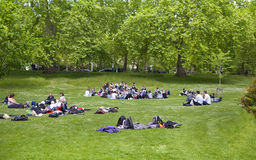 Parque de San Jaime, gente que descansa sobre la hierba Fotografía de archivo libre de regalías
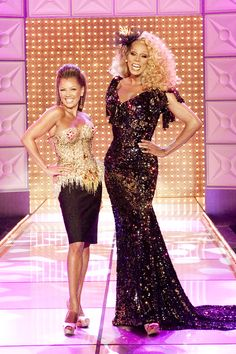 New York's Drag Queen Shows for over 20 YEARS! Dinner, Drinks & Drag Show nightly. Celebrate your birthday or bachelorette party at Lips NYC Chris Williams, Vanessa Lynn Williams, Fierce Women, Tall People, Golden Girls, Rupaul, Celebs, Celebrities, New York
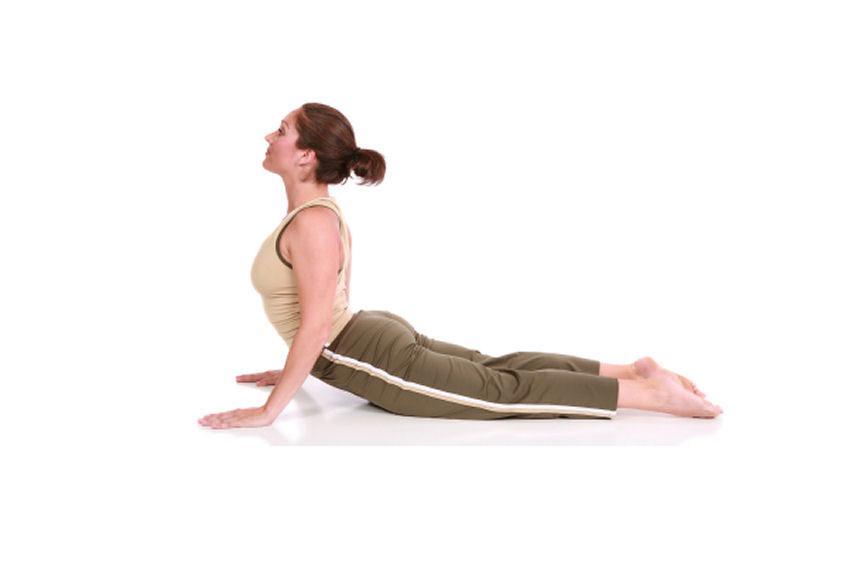 https://cf.ltkcdn.net/yoga/images/slide/181360-849x565-Cobra-Yoga-Pose.jpg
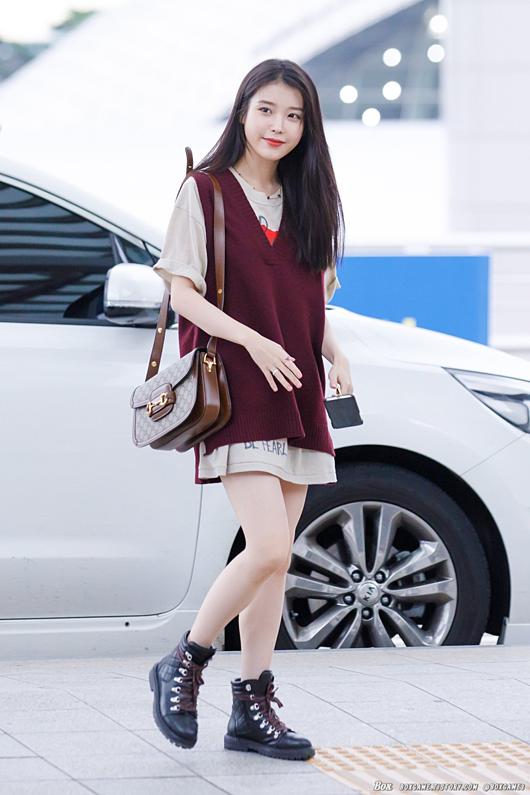 Chiều 4/9, IU xuất hiện tại sân bay Incheon. Nữ diễn viên lên đường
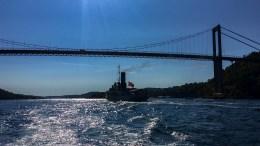 DS STYRBJØRN: 108 år gammel skipshistorie seilte gjennom Tromøysund fredag kveld. Foto: Esben Holm Eskelund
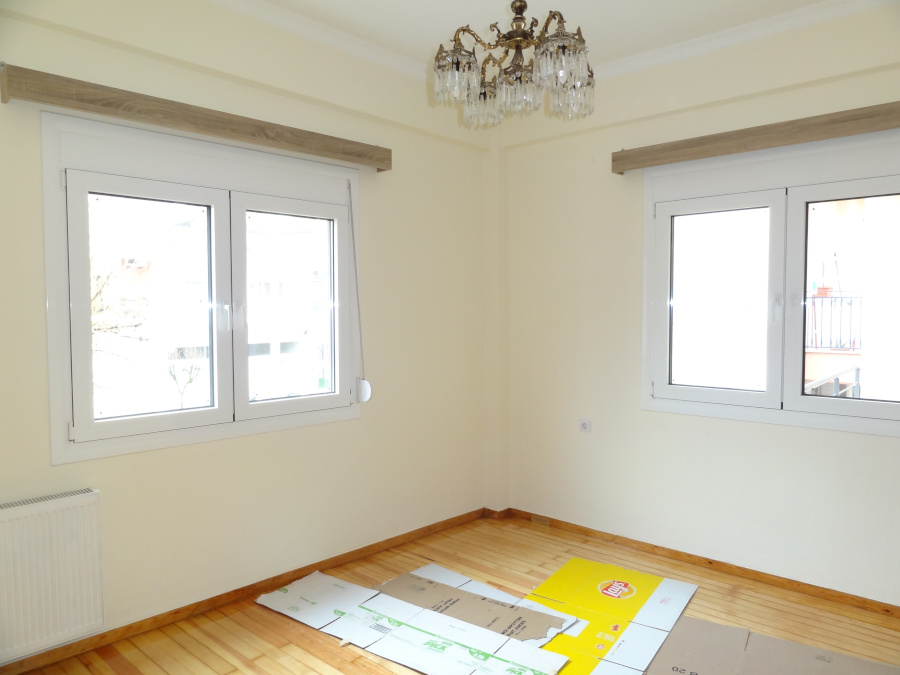 For rent 2 bedrooms renovated apartment of 73 sq.m. 1st floor near the Jewish cemetery in Ioannina.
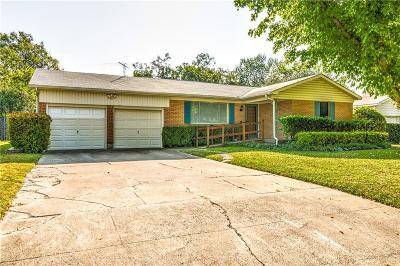 Hurst Single Family Home For Sale: 904 Billie Ruth Lane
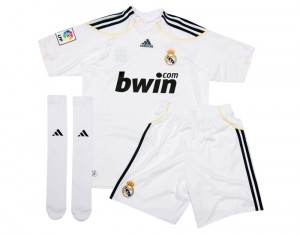 09-10 Real Madrid Home Minikit Pack Kids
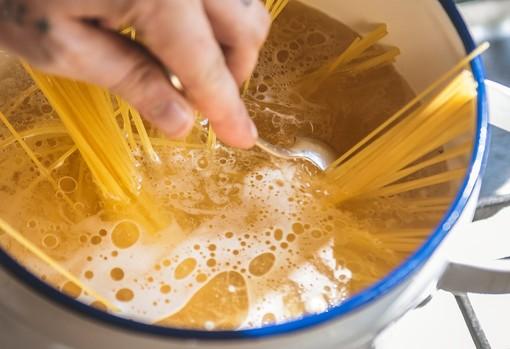 La pasta non solo è buona, fa anche bene: ecco la ricetta degli spaghetti con lo stoccafisso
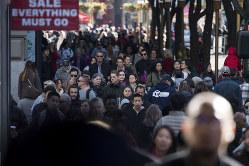 対中関税引き上げによる物価上昇は低所得者層に打撃だ(Bloomberg)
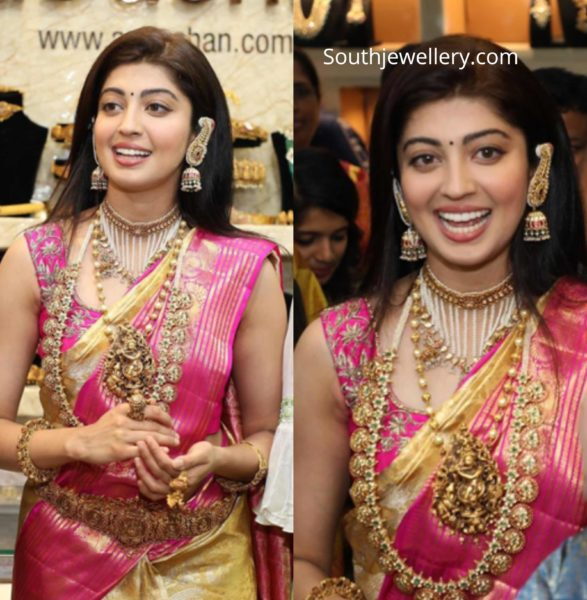 pranitha subahsh temple jewellery aabushan (1)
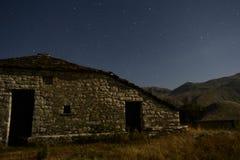 Der nächtliche Himmel auf einem Gebirgsgipfel Lizenzfreie Stockfotografie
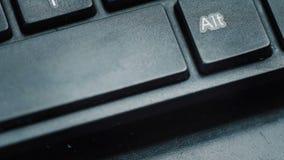 Presionado a mano o empujar del botón de la barra de espacio en ordenador portátil almacen de video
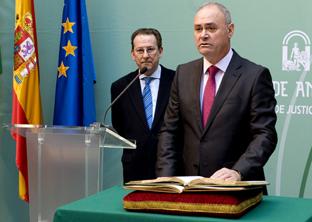 El nuevo director general toma posesión de su cargo en presencia del consejero de Justicia e Interior.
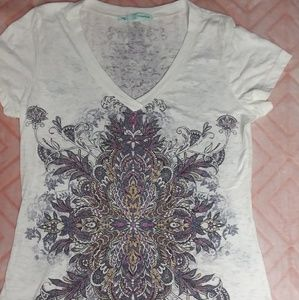 Pretty t-shirt by Maurices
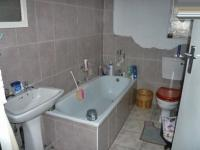 Bathroom 2 - 1 square meters of property in Norkem park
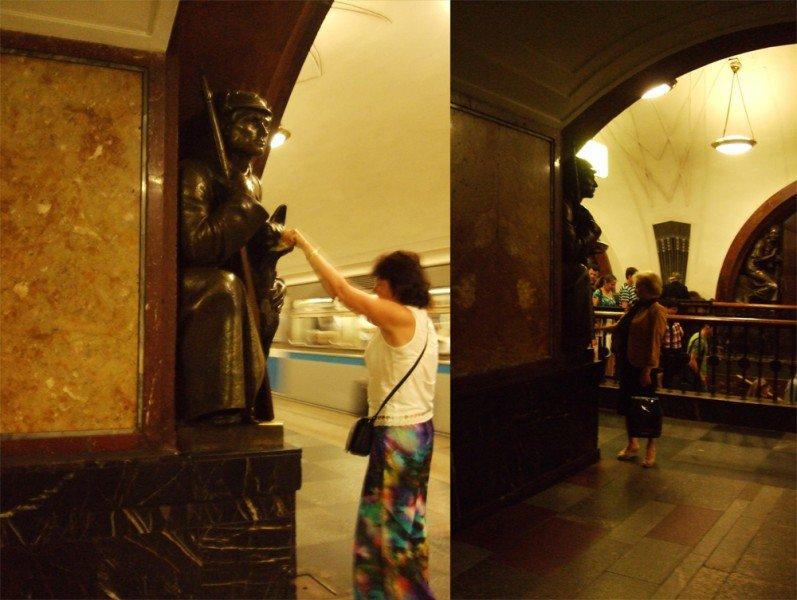 搭地鐵的乘客們正在摸青銅像祈求好運。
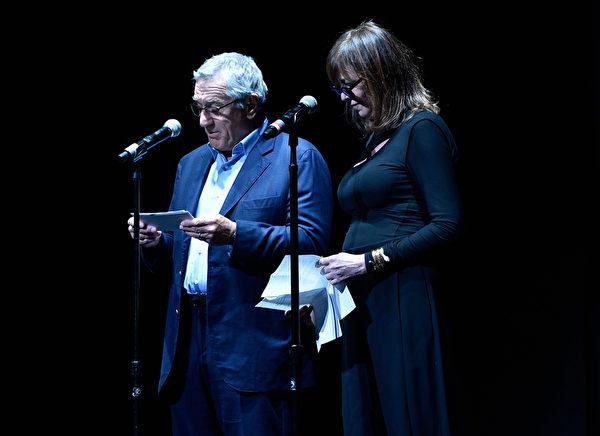 2014年4月16日,影展创办人罗伯特•德尼罗(左)与简•罗森塔尔在翠贝卡电影节开幕式上致辞。(Larry Busacca/Getty Images for the 2014 Tribeca Film Festival)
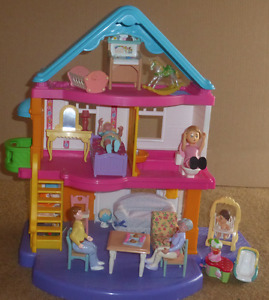 Doll House and Accessories  No Batteries Required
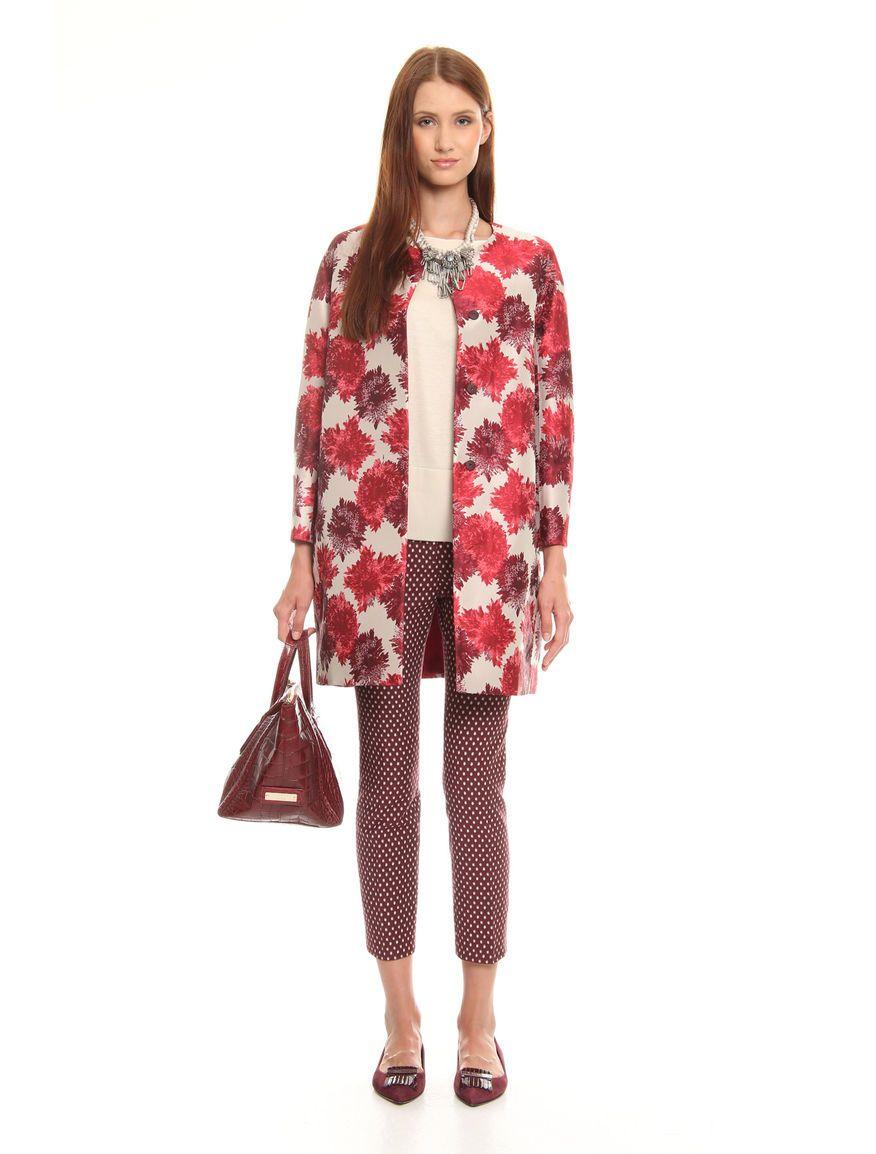 #soprabito in jacquard a disegno floreale. € 123  #diffusionetessile #lookoftheweek #AI15 #moda #fashion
= = = = = = =
== Try it ==
Would you mind returning each entry above word for word, skipping the images?

== Reply ==
 Parque de San Jaime, gente que descansa sobre la hierba Fotografía de archivo libre de regalías
 New York's Drag Queen Shows for over 20 YEARS! Dinner, Drinks & Drag Show nightly. Celebrate your birthday or bachelorette party at Lips NYC Chris Williams, Vanessa Lynn Williams, Fierce Women, Tall People, Golden Girls, Rupaul, Celebs, Celebrities, New York
 https://cf.ltkcdn.net/yoga/images/slide/181360-849x565-Cobra-Yoga-Pose.jpg
 Chiều 4/9, IU xuất hiện tại sân bay Incheon. Nữ diễn viên lên đường
 DS STYRBJØRN: 108 år gammel skipshistorie seilte gjennom Tromøysund fredag kveld. Foto: Esben Holm Eskelund
 For rent 2 bedrooms renovated apartment of 73 sq.m. 1st floor near the Jewish cemetery in Ioannina.
 Hurst Single Family Home For Sale: 904 Billie Ruth Lane
 09-10 Real Madrid Home Minikit Pack Kids
 La pasta non solo è buona, fa anche bene: ecco la ricetta degli spaghetti con lo stoccafisso
 対中関税引き上げによる物価上昇は低所得者層に打撃だ(Bloomberg)
 pranitha subahsh temple jewellery aabushan (1)
 Der nächtliche Himmel auf einem Gebirgsgipfel Lizenzfreie Stockfotografie
 Presionado a mano o empujar del botón de la barra de espacio en ordenador portátil almacen de video
 El nuevo director general toma posesión de su cargo en presencia del consejero de Justicia e Interior.
 Pretty t-shirt by Maurices
 Bathroom 2 - 1 square meters of property in Norkem park
 搭地鐵的乘客們正在摸青銅像祈求好運。
 2014年4月16日,影展创办人罗伯特•德尼罗(左)与简•罗森塔尔在翠贝卡电影节开幕式上致辞。(Larry Busacca/Getty Images for the 2014 Tribeca Film Festival)
 Doll House and Accessories  No Batteries Required
 #soprabito in jacquard a disegno floreale. € 123  #diffusionetessile #lookoftheweek #AI15 #moda #fashion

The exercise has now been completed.